Stored entries
——————

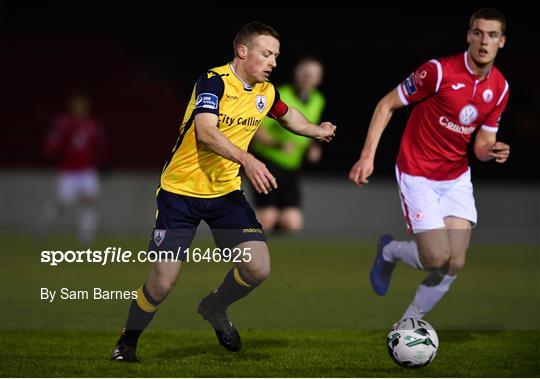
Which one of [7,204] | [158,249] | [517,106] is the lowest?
[7,204]

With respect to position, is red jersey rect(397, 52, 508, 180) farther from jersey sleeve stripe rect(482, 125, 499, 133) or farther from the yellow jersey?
the yellow jersey

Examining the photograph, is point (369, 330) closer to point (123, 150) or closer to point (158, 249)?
point (158, 249)

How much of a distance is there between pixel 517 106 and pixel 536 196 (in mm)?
3084

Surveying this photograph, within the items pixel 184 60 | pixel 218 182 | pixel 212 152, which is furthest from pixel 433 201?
pixel 184 60

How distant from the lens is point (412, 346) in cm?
559

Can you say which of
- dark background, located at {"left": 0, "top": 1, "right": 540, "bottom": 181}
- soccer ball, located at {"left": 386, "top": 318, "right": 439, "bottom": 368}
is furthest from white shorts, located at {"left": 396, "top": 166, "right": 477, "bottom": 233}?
dark background, located at {"left": 0, "top": 1, "right": 540, "bottom": 181}

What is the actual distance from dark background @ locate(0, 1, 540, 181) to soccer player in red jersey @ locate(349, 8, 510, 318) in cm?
1103

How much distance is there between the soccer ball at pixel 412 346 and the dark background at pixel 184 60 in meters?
12.2

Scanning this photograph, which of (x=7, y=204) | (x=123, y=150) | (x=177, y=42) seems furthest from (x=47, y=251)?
(x=177, y=42)

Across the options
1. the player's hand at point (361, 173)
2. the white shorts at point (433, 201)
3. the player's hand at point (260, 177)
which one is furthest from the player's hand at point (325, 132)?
the player's hand at point (260, 177)

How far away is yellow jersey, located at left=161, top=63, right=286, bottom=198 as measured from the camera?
233 inches

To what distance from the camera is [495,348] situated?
21.6 feet

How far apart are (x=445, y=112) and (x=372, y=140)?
2.35ft

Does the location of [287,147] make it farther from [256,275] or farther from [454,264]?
[256,275]
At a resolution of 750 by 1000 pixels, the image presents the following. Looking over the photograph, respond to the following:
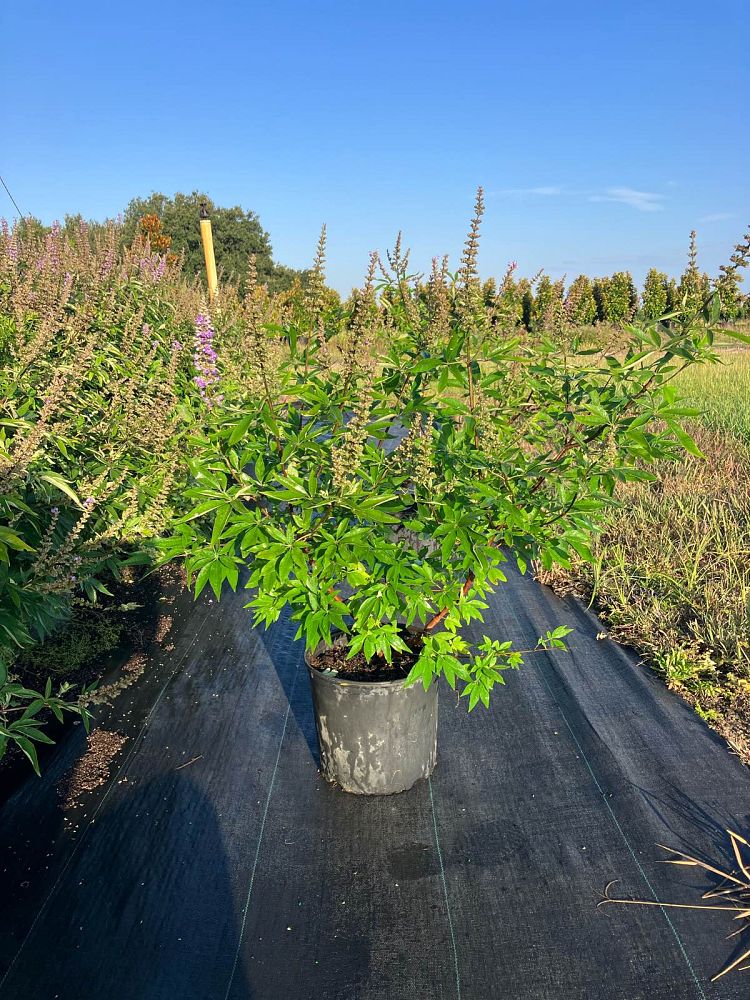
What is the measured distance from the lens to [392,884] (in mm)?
2312

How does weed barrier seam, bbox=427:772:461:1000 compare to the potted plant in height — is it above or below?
below

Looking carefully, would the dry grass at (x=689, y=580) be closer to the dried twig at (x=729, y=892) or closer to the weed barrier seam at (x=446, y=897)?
the dried twig at (x=729, y=892)

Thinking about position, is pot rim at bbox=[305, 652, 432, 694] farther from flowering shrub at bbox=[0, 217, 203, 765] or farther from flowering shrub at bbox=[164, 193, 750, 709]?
flowering shrub at bbox=[0, 217, 203, 765]

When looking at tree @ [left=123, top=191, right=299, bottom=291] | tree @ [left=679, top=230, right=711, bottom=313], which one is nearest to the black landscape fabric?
tree @ [left=679, top=230, right=711, bottom=313]

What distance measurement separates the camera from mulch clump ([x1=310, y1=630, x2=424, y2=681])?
2.72 meters

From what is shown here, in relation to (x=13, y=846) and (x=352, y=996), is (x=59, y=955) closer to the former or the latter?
(x=13, y=846)

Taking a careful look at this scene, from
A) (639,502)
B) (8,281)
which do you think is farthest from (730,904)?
(8,281)

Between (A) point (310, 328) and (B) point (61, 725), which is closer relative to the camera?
(A) point (310, 328)

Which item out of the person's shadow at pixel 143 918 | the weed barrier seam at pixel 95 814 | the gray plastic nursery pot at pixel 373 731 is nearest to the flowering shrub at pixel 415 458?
the gray plastic nursery pot at pixel 373 731

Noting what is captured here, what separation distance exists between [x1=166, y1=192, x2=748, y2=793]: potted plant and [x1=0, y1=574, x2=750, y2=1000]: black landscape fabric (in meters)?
0.67

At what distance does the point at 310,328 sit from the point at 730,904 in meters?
2.43

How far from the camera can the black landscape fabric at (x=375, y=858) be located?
6.60 feet

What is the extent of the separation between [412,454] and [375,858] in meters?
1.55

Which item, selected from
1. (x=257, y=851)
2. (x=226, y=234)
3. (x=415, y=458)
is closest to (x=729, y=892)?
(x=257, y=851)
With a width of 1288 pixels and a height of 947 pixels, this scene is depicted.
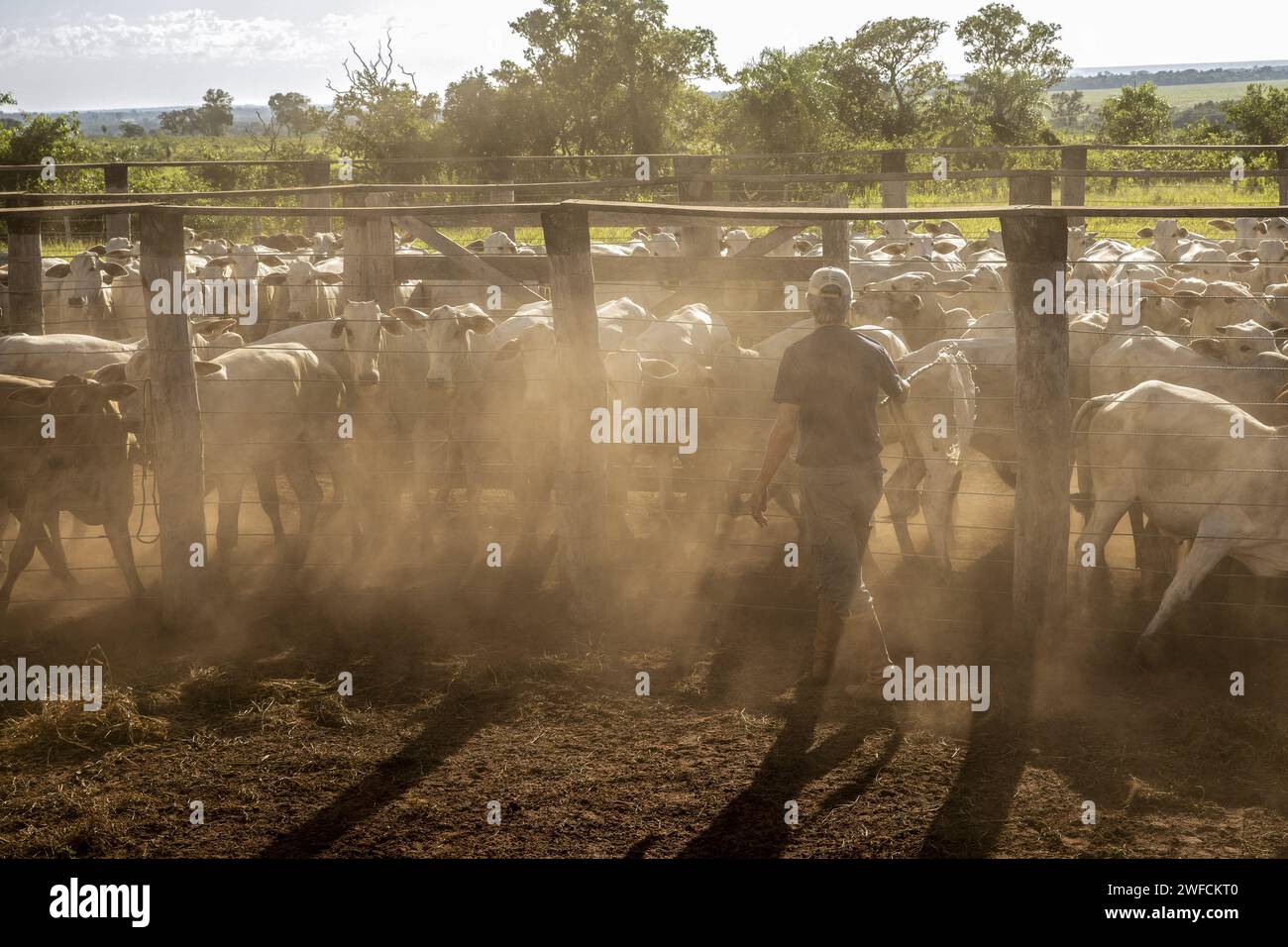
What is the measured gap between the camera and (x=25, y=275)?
39.3 feet

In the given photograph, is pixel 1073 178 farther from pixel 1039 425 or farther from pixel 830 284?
pixel 830 284

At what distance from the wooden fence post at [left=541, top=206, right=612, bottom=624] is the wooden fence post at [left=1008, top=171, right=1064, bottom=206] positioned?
6750mm

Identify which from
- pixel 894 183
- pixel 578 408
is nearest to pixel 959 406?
pixel 578 408

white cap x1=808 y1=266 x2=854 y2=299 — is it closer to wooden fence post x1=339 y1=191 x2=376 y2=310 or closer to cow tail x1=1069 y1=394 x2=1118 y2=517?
cow tail x1=1069 y1=394 x2=1118 y2=517

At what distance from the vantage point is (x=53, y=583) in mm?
8680

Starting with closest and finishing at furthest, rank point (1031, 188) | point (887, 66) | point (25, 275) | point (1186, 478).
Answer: point (1186, 478)
point (25, 275)
point (1031, 188)
point (887, 66)

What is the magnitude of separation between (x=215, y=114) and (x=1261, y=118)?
454 ft

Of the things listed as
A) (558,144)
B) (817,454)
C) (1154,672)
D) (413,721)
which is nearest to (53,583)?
(413,721)

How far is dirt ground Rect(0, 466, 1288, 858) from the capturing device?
17.4 feet

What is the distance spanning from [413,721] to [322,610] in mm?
1961

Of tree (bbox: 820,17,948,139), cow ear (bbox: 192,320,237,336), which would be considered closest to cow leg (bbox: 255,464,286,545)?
cow ear (bbox: 192,320,237,336)

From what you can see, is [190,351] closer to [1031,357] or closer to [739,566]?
[739,566]

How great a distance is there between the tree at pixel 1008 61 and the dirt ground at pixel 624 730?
6431 centimetres
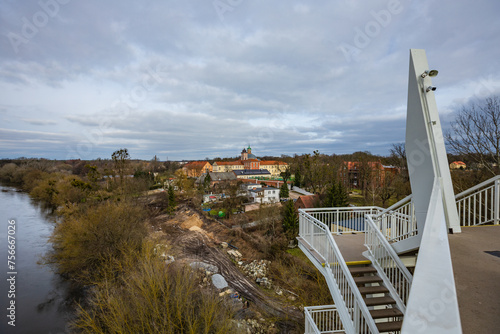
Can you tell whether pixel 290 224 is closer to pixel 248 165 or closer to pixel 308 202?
pixel 308 202

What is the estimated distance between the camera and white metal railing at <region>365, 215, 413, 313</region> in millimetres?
3932

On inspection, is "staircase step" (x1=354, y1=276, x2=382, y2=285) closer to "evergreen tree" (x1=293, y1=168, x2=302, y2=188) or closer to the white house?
the white house

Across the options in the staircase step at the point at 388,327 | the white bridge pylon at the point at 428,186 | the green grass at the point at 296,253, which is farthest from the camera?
the green grass at the point at 296,253

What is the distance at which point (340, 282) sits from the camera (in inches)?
173

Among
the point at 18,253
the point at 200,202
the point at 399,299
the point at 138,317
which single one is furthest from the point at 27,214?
the point at 399,299

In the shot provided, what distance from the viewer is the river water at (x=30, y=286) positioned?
12121 mm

——————

## WRITTEN REQUEST
Turn every line of the data above into a JSON list of strings, one string per line, skipping blank lines. Leave the pictures out.

## CORRECT OUTPUT
[
  "Which one of [7,204] | [158,249] | [517,106] is the lowest?",
  "[7,204]",
  "With respect to position, is red jersey rect(397, 52, 508, 180) farther from jersey sleeve stripe rect(482, 125, 499, 133) or farther from the yellow jersey?",
  "the yellow jersey",
  "Examining the photograph, is point (369, 330) closer to point (123, 150) or closer to point (158, 249)?",
  "point (158, 249)",
  "How much of a distance is there between pixel 517 106 and pixel 536 196 (in mm)?",
  "3084",
  "Surveying this photograph, within the items pixel 184 60 | pixel 218 182 | pixel 212 152, which is furthest from pixel 433 201?",
  "pixel 184 60",
  "How distant from the lens is point (412, 346) in cm?",
  "559",
  "Can you say which of",
  "- dark background, located at {\"left\": 0, \"top\": 1, \"right\": 540, \"bottom\": 181}",
  "- soccer ball, located at {\"left\": 386, \"top\": 318, \"right\": 439, \"bottom\": 368}",
  "is furthest from white shorts, located at {\"left\": 396, \"top\": 166, \"right\": 477, \"bottom\": 233}?",
  "dark background, located at {\"left\": 0, \"top\": 1, \"right\": 540, \"bottom\": 181}",
  "What is the actual distance from dark background @ locate(0, 1, 540, 181) to soccer player in red jersey @ locate(349, 8, 510, 318) in cm?",
  "1103",
  "How much distance is there between the soccer ball at pixel 412 346 and the dark background at pixel 184 60 in meters?",
  "12.2",
  "Scanning this photograph, which of (x=7, y=204) | (x=123, y=150) | (x=177, y=42) seems furthest from (x=47, y=251)?",
  "(x=177, y=42)",
  "Across the options",
  "1. the player's hand at point (361, 173)",
  "2. the white shorts at point (433, 201)",
  "3. the player's hand at point (260, 177)",
  "which one is furthest from the player's hand at point (325, 132)?",
  "the player's hand at point (260, 177)",
  "How far away is yellow jersey, located at left=161, top=63, right=286, bottom=198 as measured from the camera?",
  "233 inches",
  "To what distance from the camera is [495,348] situated?",
  "21.6 feet",
  "How far apart are (x=445, y=112) and (x=372, y=140)?",
  "2.35ft",
  "Does the location of [287,147] make it farther from [256,275] or farther from [454,264]?",
  "[256,275]",
  "At a resolution of 750 by 1000 pixels, the image presents the following. Looking over the photograph, respond to the following:",
  "What is the measured distance from the lens to [392,884] (in mm)?",
  "2312",
  "How does weed barrier seam, bbox=427:772:461:1000 compare to the potted plant in height — is it above or below?",
  "below",
  "Looking carefully, would the dry grass at (x=689, y=580) be closer to the dried twig at (x=729, y=892) or closer to the weed barrier seam at (x=446, y=897)?",
  "the dried twig at (x=729, y=892)",
  "Thinking about position, is pot rim at bbox=[305, 652, 432, 694] farther from flowering shrub at bbox=[0, 217, 203, 765] or farther from flowering shrub at bbox=[164, 193, 750, 709]?",
  "flowering shrub at bbox=[0, 217, 203, 765]",
  "When looking at tree @ [left=123, top=191, right=299, bottom=291] | tree @ [left=679, top=230, right=711, bottom=313], which one is nearest to the black landscape fabric?",
  "tree @ [left=679, top=230, right=711, bottom=313]",
  "What distance measurement separates the camera from mulch clump ([x1=310, y1=630, x2=424, y2=681])?",
  "2.72 meters",
  "From what is shown here, in relation to (x=13, y=846) and (x=352, y=996), is (x=59, y=955) closer to the former or the latter?",
  "(x=13, y=846)",
  "Taking a careful look at this scene, from",
  "A) (639,502)",
  "B) (8,281)",
  "which do you think is farthest from (730,904)?",
  "(8,281)",
  "Between (A) point (310, 328) and (B) point (61, 725), which is closer relative to the camera?",
  "(A) point (310, 328)",
  "Which item out of the person's shadow at pixel 143 918 | the weed barrier seam at pixel 95 814 | the gray plastic nursery pot at pixel 373 731 is nearest to the flowering shrub at pixel 415 458?",
  "the gray plastic nursery pot at pixel 373 731",
  "Noting what is captured here, what separation distance exists between [x1=166, y1=192, x2=748, y2=793]: potted plant and [x1=0, y1=574, x2=750, y2=1000]: black landscape fabric (in meters)?",
  "0.67",
  "At what distance does the point at 310,328 sit from the point at 730,904 in meters?",
  "2.43",
  "How far from the camera can the black landscape fabric at (x=375, y=858) be located?",
  "6.60 feet",
  "What is the extent of the separation between [412,454] and [375,858] in meters?",
  "1.55",
  "Which item, selected from",
  "1. (x=257, y=851)",
  "2. (x=226, y=234)",
  "3. (x=415, y=458)",
  "is closest to (x=729, y=892)?",
  "(x=257, y=851)",
  "With a width of 1288 pixels and a height of 947 pixels, this scene is depicted.",
  "What is the measured gap between the camera and (x=25, y=275)?",
  "39.3 feet",
  "In the given photograph, is pixel 1073 178 farther from pixel 1039 425 or farther from pixel 830 284?",
  "pixel 830 284",
  "At what distance from the wooden fence post at [left=541, top=206, right=612, bottom=624] is the wooden fence post at [left=1008, top=171, right=1064, bottom=206] positioned?",
  "6750mm",
  "Identify which from",
  "- pixel 894 183",
  "- pixel 578 408",
  "is nearest to pixel 959 406?",
  "pixel 578 408",
  "white cap x1=808 y1=266 x2=854 y2=299 — is it closer to wooden fence post x1=339 y1=191 x2=376 y2=310 or closer to cow tail x1=1069 y1=394 x2=1118 y2=517?",
  "cow tail x1=1069 y1=394 x2=1118 y2=517",
  "At what distance from the vantage point is (x=53, y=583) in mm?",
  "8680",
  "Starting with closest and finishing at furthest, rank point (1031, 188) | point (887, 66) | point (25, 275) | point (1186, 478).",
  "Answer: point (1186, 478)",
  "point (25, 275)",
  "point (1031, 188)",
  "point (887, 66)",
  "What is the magnitude of separation between (x=215, y=114) and (x=1261, y=118)?",
  "454 ft",
  "Of the things listed as",
  "A) (558,144)",
  "B) (817,454)",
  "C) (1154,672)",
  "D) (413,721)",
  "which is nearest to (53,583)?",
  "(413,721)",
  "How far is dirt ground Rect(0, 466, 1288, 858) from the capturing device?",
  "17.4 feet",
  "What is the distance spanning from [413,721] to [322,610] in mm?",
  "1961",
  "Of tree (bbox: 820,17,948,139), cow ear (bbox: 192,320,237,336), which would be considered closest to cow leg (bbox: 255,464,286,545)?",
  "cow ear (bbox: 192,320,237,336)",
  "From what you can see, is [190,351] closer to [1031,357] or closer to [739,566]?",
  "[739,566]",
  "How great a distance is there between the tree at pixel 1008 61 and the dirt ground at pixel 624 730?",
  "6431 centimetres",
  "Can you tell whether pixel 290 224 is closer to pixel 248 165 or closer to pixel 308 202?",
  "pixel 308 202",
  "What is the estimated distance between the camera and white metal railing at <region>365, 215, 413, 313</region> in millimetres?",
  "3932",
  "On inspection, is \"staircase step\" (x1=354, y1=276, x2=382, y2=285) closer to \"evergreen tree\" (x1=293, y1=168, x2=302, y2=188) or closer to the white house?",
  "the white house",
  "Across the options in the staircase step at the point at 388,327 | the white bridge pylon at the point at 428,186 | the green grass at the point at 296,253, which is farthest from the camera?",
  "the green grass at the point at 296,253",
  "What is the distance at which point (340, 282) sits from the camera (in inches)?",
  "173",
  "Among",
  "the point at 18,253",
  "the point at 200,202",
  "the point at 399,299",
  "the point at 138,317",
  "which single one is furthest from the point at 27,214?",
  "the point at 399,299",
  "In the shot provided, what distance from the viewer is the river water at (x=30, y=286) positioned?",
  "12121 mm"
]